» WHAT THIS TASK INVOLVES:
Could you output all of the records below exactly as they appear?

» GIVEN RECORDS:
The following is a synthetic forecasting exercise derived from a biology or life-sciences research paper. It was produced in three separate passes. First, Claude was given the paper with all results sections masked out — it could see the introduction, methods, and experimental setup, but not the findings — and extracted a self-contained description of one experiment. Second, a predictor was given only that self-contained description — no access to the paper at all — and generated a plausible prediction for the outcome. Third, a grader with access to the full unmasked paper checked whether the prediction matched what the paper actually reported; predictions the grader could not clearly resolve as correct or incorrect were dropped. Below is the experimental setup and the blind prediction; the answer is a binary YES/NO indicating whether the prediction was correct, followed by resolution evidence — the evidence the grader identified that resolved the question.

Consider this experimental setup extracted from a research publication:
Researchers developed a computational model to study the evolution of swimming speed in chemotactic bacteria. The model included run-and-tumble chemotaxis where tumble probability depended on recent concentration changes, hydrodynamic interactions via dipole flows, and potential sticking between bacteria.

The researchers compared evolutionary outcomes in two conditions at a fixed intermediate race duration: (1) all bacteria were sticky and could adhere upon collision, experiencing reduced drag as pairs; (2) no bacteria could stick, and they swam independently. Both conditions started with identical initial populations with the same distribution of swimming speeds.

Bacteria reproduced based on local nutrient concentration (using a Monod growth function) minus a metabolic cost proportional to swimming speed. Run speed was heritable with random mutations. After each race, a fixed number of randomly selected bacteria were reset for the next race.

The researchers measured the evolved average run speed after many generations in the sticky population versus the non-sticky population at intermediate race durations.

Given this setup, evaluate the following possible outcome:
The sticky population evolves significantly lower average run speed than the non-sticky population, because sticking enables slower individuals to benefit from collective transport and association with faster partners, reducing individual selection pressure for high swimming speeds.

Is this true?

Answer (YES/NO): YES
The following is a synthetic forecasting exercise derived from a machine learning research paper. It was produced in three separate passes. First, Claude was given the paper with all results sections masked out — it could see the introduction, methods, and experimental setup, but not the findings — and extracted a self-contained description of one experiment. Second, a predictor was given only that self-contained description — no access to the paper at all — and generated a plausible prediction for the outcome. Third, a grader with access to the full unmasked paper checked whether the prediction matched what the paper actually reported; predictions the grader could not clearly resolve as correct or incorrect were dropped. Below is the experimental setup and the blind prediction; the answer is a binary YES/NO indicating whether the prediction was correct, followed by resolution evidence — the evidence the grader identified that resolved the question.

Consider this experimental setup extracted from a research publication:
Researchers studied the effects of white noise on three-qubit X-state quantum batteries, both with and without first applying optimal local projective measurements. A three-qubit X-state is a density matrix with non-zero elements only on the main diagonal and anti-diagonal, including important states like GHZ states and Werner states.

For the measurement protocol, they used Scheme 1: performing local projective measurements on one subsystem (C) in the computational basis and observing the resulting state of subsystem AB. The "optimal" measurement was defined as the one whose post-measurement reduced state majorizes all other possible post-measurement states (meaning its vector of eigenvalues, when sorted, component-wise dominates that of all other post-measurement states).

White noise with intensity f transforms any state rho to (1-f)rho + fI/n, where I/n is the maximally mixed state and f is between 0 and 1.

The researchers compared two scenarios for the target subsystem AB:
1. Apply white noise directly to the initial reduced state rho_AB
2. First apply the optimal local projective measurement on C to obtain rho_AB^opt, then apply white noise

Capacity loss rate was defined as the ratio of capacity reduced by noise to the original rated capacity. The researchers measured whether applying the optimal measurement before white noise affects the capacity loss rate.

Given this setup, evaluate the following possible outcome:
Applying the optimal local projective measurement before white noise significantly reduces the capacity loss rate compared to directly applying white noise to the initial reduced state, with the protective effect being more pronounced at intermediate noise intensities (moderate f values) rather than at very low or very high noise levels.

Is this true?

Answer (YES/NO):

» RESULT OF THE TASK:
The following is a synthetic forecasting exercise derived from a biology or life-sciences research paper. It was produced in three separate passes. First, Claude was given the paper with all results sections masked out — it could see the introduction, methods, and experimental setup, but not the findings — and extracted a self-contained description of one experiment. Second, a predictor was given only that self-contained description — no access to the paper at all — and generated a plausible prediction for the outcome. Third, a grader with access to the full unmasked paper checked whether the prediction matched what the paper actually reported; predictions the grader could not clearly resolve as correct or incorrect were dropped. Below is the experimental setup and the blind prediction; the answer is a binary YES/NO indicating whether the prediction was correct, followed by resolution evidence — the evidence the grader identified that resolved the question.

Consider this experimental setup extracted from a research publication:
Researchers developed a computational model to study the evolution of swimming speed in chemotactic bacteria. The model included run-and-tumble chemotaxis where tumble probability depended on recent concentration changes, hydrodynamic interactions via dipole flows, and potential sticking between bacteria.

The researchers compared evolutionary outcomes in two conditions at a fixed intermediate race duration: (1) all bacteria were sticky and could adhere upon collision, experiencing reduced drag as pairs; (2) no bacteria could stick, and they swam independently. Both conditions started with identical initial populations with the same distribution of swimming speeds.

Bacteria reproduced based on local nutrient concentration (using a Monod growth function) minus a metabolic cost proportional to swimming speed. Run speed was heritable with random mutations. After each race, a fixed number of randomly selected bacteria were reset for the next race.

The researchers measured the evolved average run speed after many generations in the sticky population versus the non-sticky population at intermediate race durations.

Given this setup, evaluate the following possible outcome:
The sticky population evolves significantly lower average run speed than the non-sticky population, because sticking enables slower individuals to benefit from collective transport and association with faster partners, reducing individual selection pressure for high swimming speeds.

Is this true?

Answer (YES/NO): YES
The following is a synthetic forecasting exercise derived from a machine learning research paper. It was produced in three separate passes. First, Claude was given the paper with all results sections masked out — it could see the introduction, methods, and experimental setup, but not the findings — and extracted a self-contained description of one experiment. Second, a predictor was given only that self-contained description — no access to the paper at all — and generated a plausible prediction for the outcome. Third, a grader with access to the full unmasked paper checked whether the prediction matched what the paper actually reported; predictions the grader could not clearly resolve as correct or incorrect were dropped. Below is the experimental setup and the blind prediction; the answer is a binary YES/NO indicating whether the prediction was correct, followed by resolution evidence — the evidence the grader identified that resolved the question.

Consider this experimental setup extracted from a research publication:
Researchers studied the effects of white noise on three-qubit X-state quantum batteries, both with and without first applying optimal local projective measurements. A three-qubit X-state is a density matrix with non-zero elements only on the main diagonal and anti-diagonal, including important states like GHZ states and Werner states.

For the measurement protocol, they used Scheme 1: performing local projective measurements on one subsystem (C) in the computational basis and observing the resulting state of subsystem AB. The "optimal" measurement was defined as the one whose post-measurement reduced state majorizes all other possible post-measurement states (meaning its vector of eigenvalues, when sorted, component-wise dominates that of all other post-measurement states).

White noise with intensity f transforms any state rho to (1-f)rho + fI/n, where I/n is the maximally mixed state and f is between 0 and 1.

The researchers compared two scenarios for the target subsystem AB:
1. Apply white noise directly to the initial reduced state rho_AB
2. First apply the optimal local projective measurement on C to obtain rho_AB^opt, then apply white noise

Capacity loss rate was defined as the ratio of capacity reduced by noise to the original rated capacity. The researchers measured whether applying the optimal measurement before white noise affects the capacity loss rate.

Given this setup, evaluate the following possible outcome:
Applying the optimal local projective measurement before white noise significantly reduces the capacity loss rate compared to directly applying white noise to the initial reduced state, with the protective effect being more pronounced at intermediate noise intensities (moderate f values) rather than at very low or very high noise levels.

Is this true?

Answer (YES/NO):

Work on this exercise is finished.